VANCOUVER, B.C. – A new study by the Fraser Institute finds B.C. has one of the highest tax rates on new investments in the natural gas sector among all major energy-producing jurisdictions in North America, which is harming the province’s competitiveness.
“Developing B.C.’s natural gas resources has been a priority for successive provincial governments, and yet its tax rate on new natural gas investments is highly uncompetitive with neighbouring and competing jurisdictions,” said Jack Mintz, President’s Fellow at the University of Calgary’s School of Public Policy.
The federal government last year introduced a series of temporary measures designed to incentivize new investment. In response to recent tax changes in the U.S., which eroded Canada’s previous corporate and investment tax advantage over American states, shared the study
According to the study that even with Ottawa’s tax changes, B.C. still has the second-highest effective tax rate on new investments in the natural gas sector.
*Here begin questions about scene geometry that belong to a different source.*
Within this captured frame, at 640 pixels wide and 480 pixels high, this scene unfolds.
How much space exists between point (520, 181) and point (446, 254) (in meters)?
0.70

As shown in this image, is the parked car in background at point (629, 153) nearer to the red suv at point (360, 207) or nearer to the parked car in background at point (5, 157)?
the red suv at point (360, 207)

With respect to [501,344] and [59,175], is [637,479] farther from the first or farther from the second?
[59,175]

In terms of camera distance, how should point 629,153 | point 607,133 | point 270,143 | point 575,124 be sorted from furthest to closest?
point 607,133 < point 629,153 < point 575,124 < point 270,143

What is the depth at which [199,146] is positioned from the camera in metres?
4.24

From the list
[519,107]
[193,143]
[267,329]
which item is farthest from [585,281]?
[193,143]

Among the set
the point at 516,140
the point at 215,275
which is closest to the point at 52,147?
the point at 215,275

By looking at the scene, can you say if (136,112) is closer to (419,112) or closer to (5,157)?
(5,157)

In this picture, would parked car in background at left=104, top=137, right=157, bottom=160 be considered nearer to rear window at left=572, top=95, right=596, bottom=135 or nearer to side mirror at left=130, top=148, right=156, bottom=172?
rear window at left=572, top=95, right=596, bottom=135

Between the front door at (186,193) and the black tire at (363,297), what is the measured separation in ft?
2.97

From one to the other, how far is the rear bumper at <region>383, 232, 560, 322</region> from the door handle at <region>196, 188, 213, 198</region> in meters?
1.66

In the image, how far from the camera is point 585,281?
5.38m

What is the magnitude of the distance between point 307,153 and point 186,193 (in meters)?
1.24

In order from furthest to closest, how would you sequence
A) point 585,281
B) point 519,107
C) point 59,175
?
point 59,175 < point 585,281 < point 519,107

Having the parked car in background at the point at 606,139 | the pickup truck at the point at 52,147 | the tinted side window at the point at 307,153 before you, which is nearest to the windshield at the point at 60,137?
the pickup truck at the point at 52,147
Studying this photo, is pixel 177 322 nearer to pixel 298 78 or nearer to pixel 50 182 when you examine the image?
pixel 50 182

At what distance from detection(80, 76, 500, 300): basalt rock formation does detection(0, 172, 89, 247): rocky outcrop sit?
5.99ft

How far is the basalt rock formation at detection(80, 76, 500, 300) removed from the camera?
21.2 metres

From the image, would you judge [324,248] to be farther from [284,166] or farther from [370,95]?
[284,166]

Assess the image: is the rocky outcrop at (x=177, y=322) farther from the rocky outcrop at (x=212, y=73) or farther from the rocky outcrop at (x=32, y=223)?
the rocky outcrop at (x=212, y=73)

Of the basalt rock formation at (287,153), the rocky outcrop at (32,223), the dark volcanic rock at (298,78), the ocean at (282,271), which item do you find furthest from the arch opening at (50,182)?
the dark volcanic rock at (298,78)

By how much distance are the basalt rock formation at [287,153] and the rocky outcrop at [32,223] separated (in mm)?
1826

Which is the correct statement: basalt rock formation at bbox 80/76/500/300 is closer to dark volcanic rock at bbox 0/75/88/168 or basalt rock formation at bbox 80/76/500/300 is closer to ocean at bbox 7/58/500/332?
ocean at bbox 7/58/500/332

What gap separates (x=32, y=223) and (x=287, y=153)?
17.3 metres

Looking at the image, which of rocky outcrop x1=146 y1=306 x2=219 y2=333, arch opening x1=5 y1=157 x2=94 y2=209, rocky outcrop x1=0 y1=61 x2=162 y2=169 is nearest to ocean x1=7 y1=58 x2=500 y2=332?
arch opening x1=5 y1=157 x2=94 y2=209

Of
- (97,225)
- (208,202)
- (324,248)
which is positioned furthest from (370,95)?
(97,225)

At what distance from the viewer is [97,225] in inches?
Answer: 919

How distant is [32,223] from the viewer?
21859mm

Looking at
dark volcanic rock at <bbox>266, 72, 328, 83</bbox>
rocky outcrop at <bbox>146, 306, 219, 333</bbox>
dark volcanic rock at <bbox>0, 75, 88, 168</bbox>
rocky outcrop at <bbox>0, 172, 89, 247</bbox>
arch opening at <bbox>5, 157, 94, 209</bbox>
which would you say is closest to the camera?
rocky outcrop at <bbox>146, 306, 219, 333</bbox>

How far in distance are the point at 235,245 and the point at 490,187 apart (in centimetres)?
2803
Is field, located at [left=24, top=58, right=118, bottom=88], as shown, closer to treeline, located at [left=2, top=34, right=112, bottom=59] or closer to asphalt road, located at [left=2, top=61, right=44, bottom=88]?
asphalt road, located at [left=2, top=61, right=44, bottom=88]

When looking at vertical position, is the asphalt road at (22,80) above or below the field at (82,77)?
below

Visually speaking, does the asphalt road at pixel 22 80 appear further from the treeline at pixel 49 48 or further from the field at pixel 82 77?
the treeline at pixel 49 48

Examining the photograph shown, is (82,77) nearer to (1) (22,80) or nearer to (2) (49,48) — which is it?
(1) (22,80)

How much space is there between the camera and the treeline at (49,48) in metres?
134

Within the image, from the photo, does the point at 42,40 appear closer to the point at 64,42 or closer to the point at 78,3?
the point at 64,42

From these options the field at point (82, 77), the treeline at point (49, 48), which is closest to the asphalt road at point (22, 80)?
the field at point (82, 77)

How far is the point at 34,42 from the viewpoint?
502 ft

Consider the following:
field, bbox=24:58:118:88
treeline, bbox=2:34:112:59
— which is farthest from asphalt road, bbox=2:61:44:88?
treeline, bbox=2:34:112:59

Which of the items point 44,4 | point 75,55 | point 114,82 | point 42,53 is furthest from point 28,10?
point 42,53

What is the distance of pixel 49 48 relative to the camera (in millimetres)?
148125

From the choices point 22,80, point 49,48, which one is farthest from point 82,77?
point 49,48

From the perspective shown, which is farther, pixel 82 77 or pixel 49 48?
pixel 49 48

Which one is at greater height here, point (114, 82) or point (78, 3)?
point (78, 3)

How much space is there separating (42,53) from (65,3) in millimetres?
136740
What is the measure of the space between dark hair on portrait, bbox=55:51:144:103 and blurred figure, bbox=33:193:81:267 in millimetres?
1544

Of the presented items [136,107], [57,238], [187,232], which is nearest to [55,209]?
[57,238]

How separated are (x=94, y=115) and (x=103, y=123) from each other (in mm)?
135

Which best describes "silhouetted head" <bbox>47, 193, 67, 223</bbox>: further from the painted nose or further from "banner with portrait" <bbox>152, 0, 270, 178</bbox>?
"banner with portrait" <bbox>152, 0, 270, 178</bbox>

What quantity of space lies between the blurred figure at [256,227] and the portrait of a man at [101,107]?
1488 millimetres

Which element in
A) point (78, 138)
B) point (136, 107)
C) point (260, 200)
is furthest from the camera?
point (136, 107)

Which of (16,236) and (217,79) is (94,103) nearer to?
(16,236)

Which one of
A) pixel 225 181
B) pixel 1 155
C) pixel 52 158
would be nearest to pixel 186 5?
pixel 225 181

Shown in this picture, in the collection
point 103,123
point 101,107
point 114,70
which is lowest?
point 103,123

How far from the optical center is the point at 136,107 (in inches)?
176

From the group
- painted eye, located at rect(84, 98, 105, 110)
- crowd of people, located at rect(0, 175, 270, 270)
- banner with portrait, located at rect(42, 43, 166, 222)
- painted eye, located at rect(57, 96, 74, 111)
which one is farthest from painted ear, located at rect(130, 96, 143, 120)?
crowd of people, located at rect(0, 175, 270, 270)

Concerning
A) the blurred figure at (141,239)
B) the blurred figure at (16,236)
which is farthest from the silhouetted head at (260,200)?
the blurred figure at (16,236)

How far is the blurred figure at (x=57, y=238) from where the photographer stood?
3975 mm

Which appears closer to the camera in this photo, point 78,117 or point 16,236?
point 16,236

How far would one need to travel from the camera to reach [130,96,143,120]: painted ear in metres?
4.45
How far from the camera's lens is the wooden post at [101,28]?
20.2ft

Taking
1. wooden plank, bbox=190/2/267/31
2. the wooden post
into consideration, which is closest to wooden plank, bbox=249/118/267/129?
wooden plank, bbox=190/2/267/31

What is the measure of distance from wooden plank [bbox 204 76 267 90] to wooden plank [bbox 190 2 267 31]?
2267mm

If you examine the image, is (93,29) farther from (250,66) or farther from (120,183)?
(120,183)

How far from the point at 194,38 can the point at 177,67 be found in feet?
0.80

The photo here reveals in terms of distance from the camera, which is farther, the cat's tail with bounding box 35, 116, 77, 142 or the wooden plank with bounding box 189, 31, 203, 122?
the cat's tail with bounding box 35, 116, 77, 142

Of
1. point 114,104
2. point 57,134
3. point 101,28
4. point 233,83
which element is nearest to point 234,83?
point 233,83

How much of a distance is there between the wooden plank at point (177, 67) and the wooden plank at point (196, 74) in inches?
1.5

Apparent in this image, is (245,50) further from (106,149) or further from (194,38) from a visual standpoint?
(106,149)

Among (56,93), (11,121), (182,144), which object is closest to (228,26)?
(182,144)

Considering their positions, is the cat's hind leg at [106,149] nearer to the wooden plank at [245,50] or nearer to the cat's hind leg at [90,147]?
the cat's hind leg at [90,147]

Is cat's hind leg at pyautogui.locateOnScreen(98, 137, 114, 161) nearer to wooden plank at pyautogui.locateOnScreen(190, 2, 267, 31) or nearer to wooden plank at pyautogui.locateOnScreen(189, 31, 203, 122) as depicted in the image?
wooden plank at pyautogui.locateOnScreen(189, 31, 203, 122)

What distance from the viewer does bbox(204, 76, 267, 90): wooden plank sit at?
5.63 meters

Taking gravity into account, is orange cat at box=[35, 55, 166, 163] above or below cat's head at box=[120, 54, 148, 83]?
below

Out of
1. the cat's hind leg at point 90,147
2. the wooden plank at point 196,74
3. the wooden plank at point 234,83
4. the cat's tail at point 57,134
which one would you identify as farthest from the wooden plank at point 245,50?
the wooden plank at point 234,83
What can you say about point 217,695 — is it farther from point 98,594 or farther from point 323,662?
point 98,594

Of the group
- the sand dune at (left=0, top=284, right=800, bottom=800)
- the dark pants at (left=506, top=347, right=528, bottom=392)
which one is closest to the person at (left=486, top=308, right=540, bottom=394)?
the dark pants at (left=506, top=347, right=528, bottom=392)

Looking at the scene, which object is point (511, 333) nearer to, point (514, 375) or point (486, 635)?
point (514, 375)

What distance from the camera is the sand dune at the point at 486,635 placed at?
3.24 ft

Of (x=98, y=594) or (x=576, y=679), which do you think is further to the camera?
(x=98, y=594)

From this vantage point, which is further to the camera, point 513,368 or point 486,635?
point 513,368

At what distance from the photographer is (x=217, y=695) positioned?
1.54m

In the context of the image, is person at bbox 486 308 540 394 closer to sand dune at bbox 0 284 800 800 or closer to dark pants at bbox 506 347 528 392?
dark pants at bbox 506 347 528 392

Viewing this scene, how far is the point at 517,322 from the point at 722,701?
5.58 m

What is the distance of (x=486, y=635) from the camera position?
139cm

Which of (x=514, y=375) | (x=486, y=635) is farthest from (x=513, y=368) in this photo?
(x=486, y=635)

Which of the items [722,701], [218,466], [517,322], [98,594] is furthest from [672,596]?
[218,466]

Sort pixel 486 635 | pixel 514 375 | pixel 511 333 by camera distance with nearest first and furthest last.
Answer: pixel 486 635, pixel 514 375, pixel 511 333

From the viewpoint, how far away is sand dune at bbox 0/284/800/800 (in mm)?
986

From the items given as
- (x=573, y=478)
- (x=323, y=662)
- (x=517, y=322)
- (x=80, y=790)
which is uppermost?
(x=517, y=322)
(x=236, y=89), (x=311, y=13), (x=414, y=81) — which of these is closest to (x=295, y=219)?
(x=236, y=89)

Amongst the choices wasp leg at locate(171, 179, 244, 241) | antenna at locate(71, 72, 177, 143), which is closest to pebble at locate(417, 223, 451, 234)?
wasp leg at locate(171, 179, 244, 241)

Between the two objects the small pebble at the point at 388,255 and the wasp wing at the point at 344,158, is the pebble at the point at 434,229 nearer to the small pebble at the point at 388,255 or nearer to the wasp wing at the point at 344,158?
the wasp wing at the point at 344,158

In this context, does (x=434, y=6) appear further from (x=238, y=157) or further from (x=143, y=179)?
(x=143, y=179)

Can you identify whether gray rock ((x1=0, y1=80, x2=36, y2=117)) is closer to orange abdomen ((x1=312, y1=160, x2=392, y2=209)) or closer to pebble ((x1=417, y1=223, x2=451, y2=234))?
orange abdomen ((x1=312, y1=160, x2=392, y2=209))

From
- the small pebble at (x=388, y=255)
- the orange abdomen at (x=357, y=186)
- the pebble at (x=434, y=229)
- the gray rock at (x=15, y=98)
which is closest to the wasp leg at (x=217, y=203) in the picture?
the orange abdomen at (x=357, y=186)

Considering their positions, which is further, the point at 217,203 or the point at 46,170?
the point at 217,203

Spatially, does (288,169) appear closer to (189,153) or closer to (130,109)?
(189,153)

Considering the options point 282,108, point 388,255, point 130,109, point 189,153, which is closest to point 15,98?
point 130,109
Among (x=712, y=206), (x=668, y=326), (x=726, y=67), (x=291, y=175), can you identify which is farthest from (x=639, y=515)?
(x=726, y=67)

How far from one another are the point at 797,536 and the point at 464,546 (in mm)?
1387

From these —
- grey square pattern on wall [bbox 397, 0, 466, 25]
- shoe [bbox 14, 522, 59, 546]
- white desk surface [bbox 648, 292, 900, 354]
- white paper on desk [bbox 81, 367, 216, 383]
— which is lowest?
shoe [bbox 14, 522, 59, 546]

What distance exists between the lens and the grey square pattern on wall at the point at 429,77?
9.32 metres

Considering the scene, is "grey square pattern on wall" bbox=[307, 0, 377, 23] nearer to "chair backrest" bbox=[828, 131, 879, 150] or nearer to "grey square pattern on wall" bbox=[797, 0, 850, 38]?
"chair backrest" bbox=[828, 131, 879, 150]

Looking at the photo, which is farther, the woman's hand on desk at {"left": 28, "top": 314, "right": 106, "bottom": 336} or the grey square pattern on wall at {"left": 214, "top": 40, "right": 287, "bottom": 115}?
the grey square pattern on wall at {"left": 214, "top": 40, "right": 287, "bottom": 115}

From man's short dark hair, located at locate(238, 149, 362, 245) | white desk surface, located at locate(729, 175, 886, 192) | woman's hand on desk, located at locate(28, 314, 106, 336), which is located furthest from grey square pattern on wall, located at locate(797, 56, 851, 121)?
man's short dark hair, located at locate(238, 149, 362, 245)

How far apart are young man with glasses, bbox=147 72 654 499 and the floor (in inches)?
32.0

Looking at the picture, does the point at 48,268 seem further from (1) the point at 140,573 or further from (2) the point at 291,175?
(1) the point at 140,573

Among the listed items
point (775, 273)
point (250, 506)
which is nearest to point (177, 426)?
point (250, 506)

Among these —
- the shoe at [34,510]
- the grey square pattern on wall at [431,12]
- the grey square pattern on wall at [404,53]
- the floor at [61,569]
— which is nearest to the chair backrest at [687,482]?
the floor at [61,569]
The study’s calculations include everything from corporate income taxes to royalty payments to provincial sales taxes if they apply.
“This is a comprehensive assessment of the tax rate that applies to businesses wishing to invest in the oil or natural gas sectors,” said Philip Bazel, associate at the University of Calgary’s School of Public Policy and study co-author.
B.C.’s tax rate on new natural gas investments in 2018 was 31.9 percent—behind only Saskatchewan (36.6) in Canada, and fifth-highest among all major energy-producing jurisdictions in North America. B.C.’s tax rate on new natural gas investments is nearly five percentage points higher than the Canadian average (27 percent) according to the study.
“If the B.C. government really wants to grow and develop the province’s natural gas sector, policymakers should consider tax reforms to incentive new investments in the industry,” Mintz said.